An interesting remark from a Finnish study (50) is pointing to the relation between alcohol consumption and IgAN progression. A better kindey function was connected with restricting alcohol consumption in women (one cocktail/24 h) and in men (1-3 cocktails/24 h).

To summarize results of the aforementioned studies, the following chart for therapeutic conduct in patients with IgA nephropathy, depending on the risk of chronic kidney disease progression determined by the amount of albuminuria and glomerular filtration, could be accepted.

In case of low risk (ie albuminuria is lower than 0.5 g/24 h and GFR is higher than 60 ml/min/1,73 m²) observation is recommended.

In case of moderate risk (albuminuria is 0.5-1.0 g/24 h and GFR is higher than 60 ml/min/1.73 m²) administering medication from converatase inhibitors group or sartans, as well as restrictin salt consumption and reaching correct body mass is recommended.

However, if albuminuria is 1.0-3.0 g/24 h and GFR is higher than 60 ml/min/1.73 m² methylprednisolone i.v. is recommended in the dose of 1.0 g for three days, followed by prednisone in the dose of 0.5 mg/kg for six months.

In the case of highr risk of chronic kidney disease progression (ie if albuminuria is above 3.0 g/d and/or GFR is higher than 60 ml/min/1.73 m²) in treatment cyclophosphamide and azathioprine are administered.

Based on available literature there are no detailed instructions concerning therapeutic conduct in older patients with IgA nephropathy. For this group one should apply therapeutic recommendations as for all patients with IgA nephropathy as described above.

Applying immunosuppressive treatment may raise doubts. One needs to remember that older patients are more prone to complications from glucocorticosteroids. Particularly in this group of patients quite common are such complications as: retaining sodium, swelling, arterial hypertension, the risk of post steroid diabetes , infectious complications. In older patients an increase in cortisol concentration and weaker reaction to adrenocorticotropic hormone occur. Hence, they exhibit an abnormal reaction to stress both during their ilness and after steroid treatment (52, 53).

That is why in older patients higher doses of steroids should be avoided, and doses of cytostatics should be adjusted to the patient’s age, because the risk of complications is significantly higher. Due to this fact it is necessary to monitor morphological blood picture, liver function and the risk of acquiring osteoporosis (53).

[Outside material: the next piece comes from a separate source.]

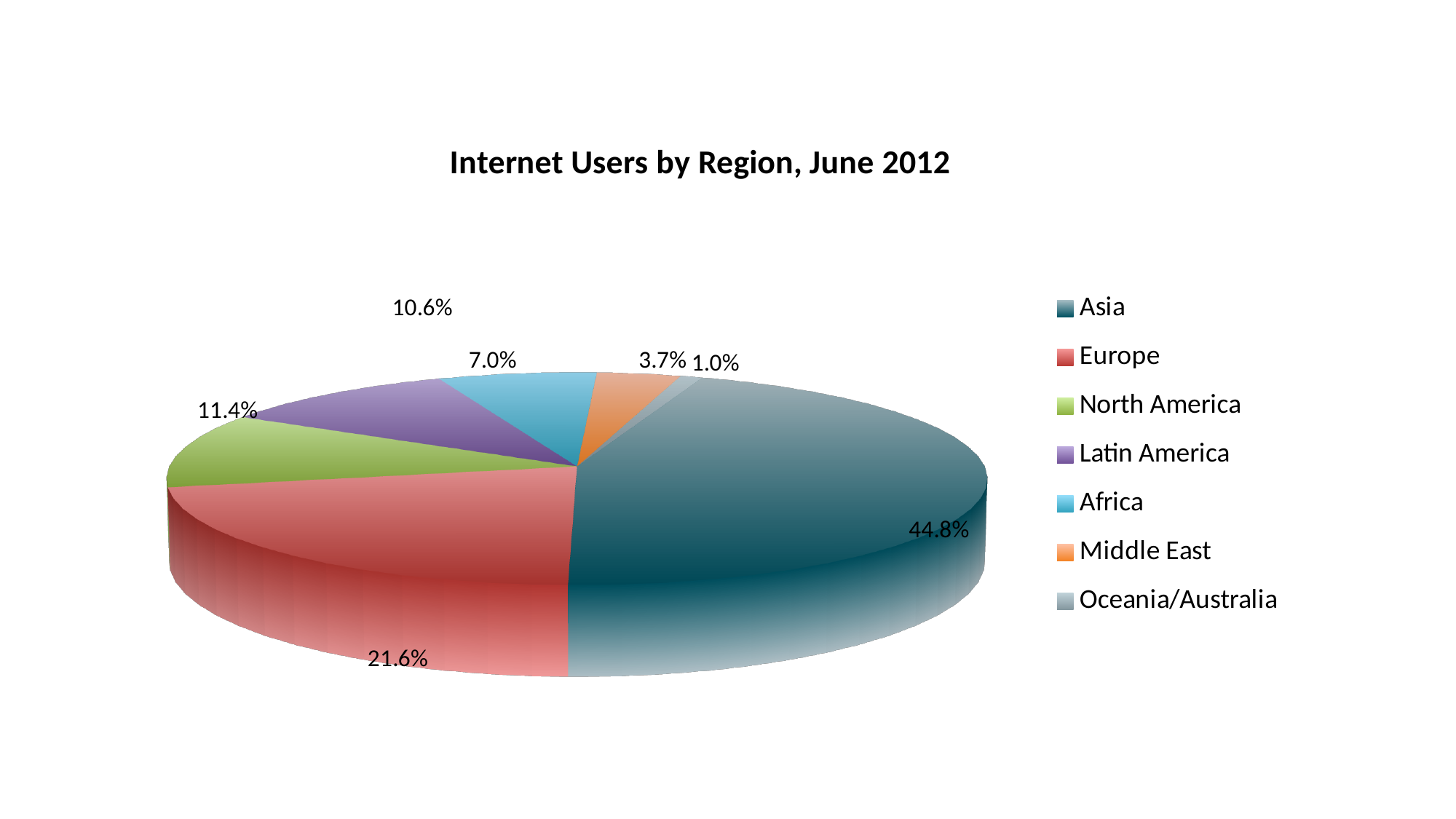
What type of chart is shown on the slide? Pie chart What share of internet users does Asia account for? 44.8% What is the value for Africa? 7.0% Which region has the smallest share of internet users? Oceania/Australia What is the value for North America? 11.4% What percentage is shown for Europe? 21.6% What percentage is shown for the Middle East? 3.7% How many regions are shown in the pie chart? 7 Which has a larger share, North America or Latin America? North America What is the difference in percentage points between Asia and Europe? 23.2 Which region has the largest share of internet users? Asia What percentage is shown for Latin America? 10.6%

When administering immunosuppressive treatment in older patients one needs to remember that actual age is not the main criterion for qualifying to therapy. It seems that biological age is more important together with patient’s coexisting risk factors and other chronic diseases (54).

However, there are reports of positive results of administering cyclophosphamide in 30 older patients with glomerulonephritis progressing with nephrotic syndrome (55). In the studied group there were only three patients with IgA nephropathy. In most patients complete or partial remission was achieved. No infectious or thrombotic complications were observed. In one patient leukopenia was diagnosed and in two patients – cancers (liver and pleura, so the types of cancer not listed among those connected with administering cyclophosphamide).

There is no data concerning efficiency of using azathioprine in older patients with IgA nephropathy. There are only reports of using azathioprine when treating patients with membranous nephropathy, however, remarks are posed about its low efficiency and high risk of complications (56).